_Provided data_.

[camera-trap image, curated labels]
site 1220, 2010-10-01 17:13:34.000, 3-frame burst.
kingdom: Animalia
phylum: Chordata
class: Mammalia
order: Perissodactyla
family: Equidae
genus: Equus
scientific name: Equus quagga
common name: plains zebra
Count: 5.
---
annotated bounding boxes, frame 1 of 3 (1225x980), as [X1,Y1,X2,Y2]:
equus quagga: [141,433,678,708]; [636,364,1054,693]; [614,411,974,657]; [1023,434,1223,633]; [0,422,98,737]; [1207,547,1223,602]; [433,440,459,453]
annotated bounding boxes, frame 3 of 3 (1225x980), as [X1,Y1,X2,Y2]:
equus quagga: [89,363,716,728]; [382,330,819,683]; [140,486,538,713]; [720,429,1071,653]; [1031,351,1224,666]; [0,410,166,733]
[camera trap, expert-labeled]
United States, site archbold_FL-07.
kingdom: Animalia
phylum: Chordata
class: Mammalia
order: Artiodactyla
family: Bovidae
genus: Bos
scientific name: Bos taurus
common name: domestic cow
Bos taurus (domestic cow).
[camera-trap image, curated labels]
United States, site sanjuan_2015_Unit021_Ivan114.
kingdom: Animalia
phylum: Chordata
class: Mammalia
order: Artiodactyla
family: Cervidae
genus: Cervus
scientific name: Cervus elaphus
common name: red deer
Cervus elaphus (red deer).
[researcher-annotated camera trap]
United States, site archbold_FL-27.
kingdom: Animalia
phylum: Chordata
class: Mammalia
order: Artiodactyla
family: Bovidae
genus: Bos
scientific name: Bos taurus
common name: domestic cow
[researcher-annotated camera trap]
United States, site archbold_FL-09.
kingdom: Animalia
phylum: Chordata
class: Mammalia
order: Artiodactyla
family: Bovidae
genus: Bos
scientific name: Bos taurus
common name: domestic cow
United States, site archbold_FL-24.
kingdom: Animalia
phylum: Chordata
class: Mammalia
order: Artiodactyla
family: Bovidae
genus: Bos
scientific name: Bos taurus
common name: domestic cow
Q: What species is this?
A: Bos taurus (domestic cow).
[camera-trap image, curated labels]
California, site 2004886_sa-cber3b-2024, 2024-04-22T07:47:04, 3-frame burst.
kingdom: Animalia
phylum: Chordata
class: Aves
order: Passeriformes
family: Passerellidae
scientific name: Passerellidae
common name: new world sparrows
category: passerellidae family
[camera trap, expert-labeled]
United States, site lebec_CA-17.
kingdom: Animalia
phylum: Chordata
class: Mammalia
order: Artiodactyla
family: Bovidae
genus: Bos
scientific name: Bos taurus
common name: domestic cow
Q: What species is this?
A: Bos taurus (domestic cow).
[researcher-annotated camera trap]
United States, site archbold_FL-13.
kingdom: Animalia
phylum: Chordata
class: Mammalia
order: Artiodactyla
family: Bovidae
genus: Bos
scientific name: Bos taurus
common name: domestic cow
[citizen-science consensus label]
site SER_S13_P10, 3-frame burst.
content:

_Requirement_. Restate the data above word for word.

_Exercise output_.
[camera-trap image, curated labels]
site 1220, 2010-10-01 17:13:34.000, 3-frame burst.
kingdom: Animalia
phylum: Chordata
class: Mammalia
order: Perissodactyla
family: Equidae
genus: Equus
scientific name: Equus quagga
common name: plains zebra
Count: 5.
---
annotated bounding boxes, frame 1 of 3 (1225x980), as [X1,Y1,X2,Y2]:
equus quagga: [141,433,678,708]; [636,364,1054,693]; [614,411,974,657]; [1023,434,1223,633]; [0,422,98,737]; [1207,547,1223,602]; [433,440,459,453]
annotated bounding boxes, frame 3 of 3 (1225x980), as [X1,Y1,X2,Y2]:
equus quagga: [89,363,716,728]; [382,330,819,683]; [140,486,538,713]; [720,429,1071,653]; [1031,351,1224,666]; [0,410,166,733]
[camera trap, expert-labeled]
United States, site archbold_FL-07.
kingdom: Animalia
phylum: Chordata
class: Mammalia
order: Artiodactyla
family: Bovidae
genus: Bos
scientific name: Bos taurus
common name: domestic cow
Bos taurus (domestic cow).
[camera-trap image, curated labels]
United States, site sanjuan_2015_Unit021_Ivan114.
kingdom: Animalia
phylum: Chordata
class: Mammalia
order: Artiodactyla
family: Cervidae
genus: Cervus
scientific name: Cervus elaphus
common name: red deer
Cervus elaphus (red deer).
[researcher-annotated camera trap]
United States, site archbold_FL-27.
kingdom: Animalia
phylum: Chordata
class: Mammalia
order: Artiodactyla
family: Bovidae
genus: Bos
scientific name: Bos taurus
common name: domestic cow
[researcher-annotated camera trap]
United States, site archbold_FL-09.
kingdom: Animalia
phylum: Chordata
class: Mammalia
order: Artiodactyla
family: Bovidae
genus: Bos
scientific name: Bos taurus
common name: domestic cow
United States, site archbold_FL-24.
kingdom: Animalia
phylum: Chordata
class: Mammalia
order: Artiodactyla
family: Bovidae
genus: Bos
scientific name: Bos taurus
common name: domestic cow
Q: What species is this?
A: Bos taurus (domestic cow).
[camera-trap image, curated labels]
California, site 2004886_sa-cber3b-2024, 2024-04-22T07:47:04, 3-frame burst.
kingdom: Animalia
phylum: Chordata
class: Aves
order: Passeriformes
family: Passerellidae
scientific name: Passerellidae
common name: new world sparrows
category: passerellidae family
[camera trap, expert-labeled]
United States, site lebec_CA-17.
kingdom: Animalia
phylum: Chordata
class: Mammalia
order: Artiodactyla
family: Bovidae
genus: Bos
scientific name: Bos taurus
common name: domestic cow
Q: What species is this?
A: Bos taurus (domestic cow).
[researcher-annotated camera trap]
United States, site archbold_FL-13.
kingdom: Animalia
phylum: Chordata
class: Mammalia
order: Artiodactyla
family: Bovidae
genus: Bos
scientific name: Bos taurus
common name: domestic cow
[citizen-science consensus label]
site SER_S13_P10, 3-frame burst.
content:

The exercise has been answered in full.